Not long ago, the post below appeared on one of our neighbourhood social media groups. Now, I have seen some weird cat posts in my time (in fact, I’m usually the one posting them). But this one really is something special:
No funny stuff? You sure about that? (Picture from Facebook, taken by Coco’s Cat Daddy.)
Firstly, why would Coco insist specifically on bikini elastic, instead of just playing with any old random elastic? But then cats are like that. I happen to live with one who won’t eat jamón Serrano because it’s not as nice as jamón Ibérico, so I’m in no position to question their demands.
Also, Coco simply doesn’t look like an elderly cat in this photo, and that made me somewhat suspicious. I don’t know why anyone would use a photo of a random cat to try to elicit bikini elastic from people, but it’s probably still not the strangest thing that someone in my town has done.

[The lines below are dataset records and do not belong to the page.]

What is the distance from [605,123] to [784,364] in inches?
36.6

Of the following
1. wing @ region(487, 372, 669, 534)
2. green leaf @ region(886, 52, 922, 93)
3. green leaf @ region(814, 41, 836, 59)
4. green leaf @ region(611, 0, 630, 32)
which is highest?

I don’t wear bikinis so I wasn’t able to help this cat in need. However, Coco wasn’t short of respondents who were happy to donate theirs. One even offered to meet Coco’s human at Pets at Home to conduct the transaction, as if a pet-themed meeting point somehow made the whole thing less weird. (It doesn’t.)
I hope that Coco will be very happy with her new playthings. And, if you’re passing through TW8 and you happen to see people warily exchanging packages in dark alleyways, we can explain.